BUG #13473: VACUUM FREEZE mistakenly cancel standby sessions

From: marco(dot)nenciarini(at)2ndquadrant(dot)it
To: pgsql-bugs(at)postgresql(dot)org
Subject: BUG #13473: VACUUM FREEZE mistakenly cancel standby sessions
Date: 2015-06-26 13:43:10
Message-ID: 20150626134310.3876.82768@wrigleys.postgresql.org
Views: Raw Message | Whole Thread | Download mbox | Resend email
Thread:
Lists: pgsql-bugs pgsql-hackers

The following bug has been logged on the website:

Bug reference: 13473
Logged by: Marco Nenciarini
Email address: marco(dot)nenciarini(at)2ndquadrant(dot)it
PostgreSQL version: 9.4.4
Operating system: all
Description:

= Symptoms

Let's have a simple master -> standby setup, with hot_standby_feedback
activated,
if a backend on standby is holding the cluster xmin and the master runs a
VACUUM FREEZE
on the same database of the standby's backend, it will generate a conflict
and the query
running on standby will be canceled.

= How to reproduce it

Run the following operation on an idle cluster.

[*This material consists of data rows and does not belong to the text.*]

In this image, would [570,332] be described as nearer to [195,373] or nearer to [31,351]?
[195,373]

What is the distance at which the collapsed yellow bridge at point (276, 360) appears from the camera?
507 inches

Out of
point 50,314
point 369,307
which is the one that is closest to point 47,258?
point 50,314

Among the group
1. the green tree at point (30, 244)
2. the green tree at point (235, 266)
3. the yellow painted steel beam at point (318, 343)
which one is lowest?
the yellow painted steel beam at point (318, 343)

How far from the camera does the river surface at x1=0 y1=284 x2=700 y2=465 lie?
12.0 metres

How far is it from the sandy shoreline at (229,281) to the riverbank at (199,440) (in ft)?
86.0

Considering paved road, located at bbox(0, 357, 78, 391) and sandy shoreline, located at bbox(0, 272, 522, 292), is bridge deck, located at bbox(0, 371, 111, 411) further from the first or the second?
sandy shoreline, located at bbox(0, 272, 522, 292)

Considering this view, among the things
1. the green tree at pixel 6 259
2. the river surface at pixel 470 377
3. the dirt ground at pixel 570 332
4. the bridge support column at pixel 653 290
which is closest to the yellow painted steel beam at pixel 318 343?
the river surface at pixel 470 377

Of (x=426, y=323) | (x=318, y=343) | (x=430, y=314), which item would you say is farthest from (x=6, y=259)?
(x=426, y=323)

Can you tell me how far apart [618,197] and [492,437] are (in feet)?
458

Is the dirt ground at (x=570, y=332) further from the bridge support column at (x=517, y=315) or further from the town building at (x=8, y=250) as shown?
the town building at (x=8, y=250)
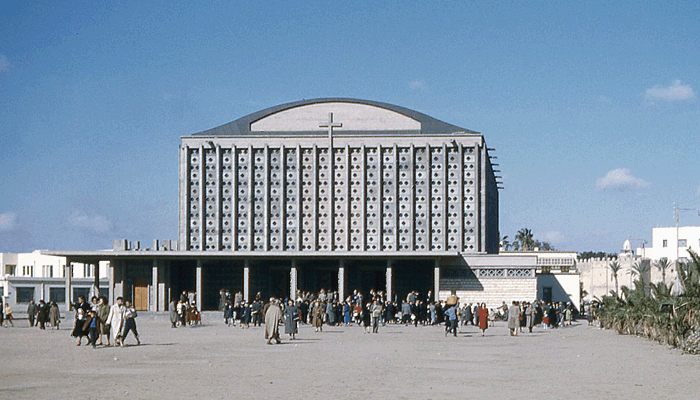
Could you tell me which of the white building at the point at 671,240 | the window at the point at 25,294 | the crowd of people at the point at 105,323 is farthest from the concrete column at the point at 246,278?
the white building at the point at 671,240

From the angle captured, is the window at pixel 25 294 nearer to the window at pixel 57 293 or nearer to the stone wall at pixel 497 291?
the window at pixel 57 293

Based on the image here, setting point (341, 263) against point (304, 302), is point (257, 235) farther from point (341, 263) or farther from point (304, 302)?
point (304, 302)

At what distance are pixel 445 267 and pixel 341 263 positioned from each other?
641cm

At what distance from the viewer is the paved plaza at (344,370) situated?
14.1 m

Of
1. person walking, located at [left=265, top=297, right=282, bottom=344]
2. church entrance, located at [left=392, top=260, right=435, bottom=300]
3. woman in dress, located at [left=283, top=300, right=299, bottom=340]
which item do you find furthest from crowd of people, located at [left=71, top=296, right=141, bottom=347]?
church entrance, located at [left=392, top=260, right=435, bottom=300]

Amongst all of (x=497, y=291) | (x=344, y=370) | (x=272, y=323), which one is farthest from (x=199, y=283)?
(x=344, y=370)

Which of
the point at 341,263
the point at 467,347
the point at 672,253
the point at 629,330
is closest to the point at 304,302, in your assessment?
the point at 341,263

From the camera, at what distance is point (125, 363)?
19328 millimetres

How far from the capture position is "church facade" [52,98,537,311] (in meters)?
60.4

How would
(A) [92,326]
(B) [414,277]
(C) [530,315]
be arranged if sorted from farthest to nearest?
(B) [414,277], (C) [530,315], (A) [92,326]

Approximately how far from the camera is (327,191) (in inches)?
2509

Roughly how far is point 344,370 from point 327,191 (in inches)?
1816

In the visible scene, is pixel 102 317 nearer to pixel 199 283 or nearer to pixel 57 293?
pixel 199 283

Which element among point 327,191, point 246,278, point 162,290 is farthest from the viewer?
point 327,191
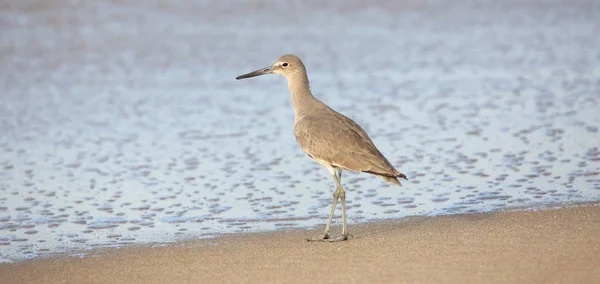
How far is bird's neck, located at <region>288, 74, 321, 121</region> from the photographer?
7805 mm

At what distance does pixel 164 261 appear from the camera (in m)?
6.32

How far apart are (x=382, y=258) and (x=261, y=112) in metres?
4.93

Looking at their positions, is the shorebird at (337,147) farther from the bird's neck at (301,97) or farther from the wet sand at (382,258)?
the wet sand at (382,258)

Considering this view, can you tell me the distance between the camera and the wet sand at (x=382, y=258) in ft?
18.7

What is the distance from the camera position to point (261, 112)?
10906 millimetres

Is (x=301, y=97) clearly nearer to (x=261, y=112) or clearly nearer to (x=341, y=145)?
(x=341, y=145)

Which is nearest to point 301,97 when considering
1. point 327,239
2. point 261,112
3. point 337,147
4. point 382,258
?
point 337,147

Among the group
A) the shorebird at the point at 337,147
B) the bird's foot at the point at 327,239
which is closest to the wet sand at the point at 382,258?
the bird's foot at the point at 327,239

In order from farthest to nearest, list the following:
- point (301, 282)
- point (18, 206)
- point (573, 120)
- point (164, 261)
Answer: point (573, 120)
point (18, 206)
point (164, 261)
point (301, 282)

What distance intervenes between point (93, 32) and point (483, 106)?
6.55m

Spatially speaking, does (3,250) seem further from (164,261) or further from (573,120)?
(573,120)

1) connect to the standby and simulate a long running query:

select pg_sleep(3600);

2) connect to the master and run the following script

create table t(id int primary key);
insert into t select generate_series(1, 10000);
vacuum freeze verbose t;
drop table t;

3) after 30 seconds the pg_sleep query on standby will be canceled.

= Expected output

The hot standby feedback should have prevented the query cancellation

= Analysis

Ive run postgres at DEBUG2 logging level, and I can confirm that the vacuum
correctly see the OldestXmin propagated by the standby through the hot
standby feedback.
The issue is in heap_xlog_freeze function, which calls
ResolveRecoveryConflictWithSnapshot as first thing, passing the cutoff_xid
value as first argument.
The cutoff_xid is the OldestXmin active when the vacuum, so it represents a
running xid.
The issue is that the function ResolveRecoveryConflictWithSnapshot expects
as first argument of is latestRemovedXid, which represent the higher xid
that has been actually removed, so there is an off-by-one error.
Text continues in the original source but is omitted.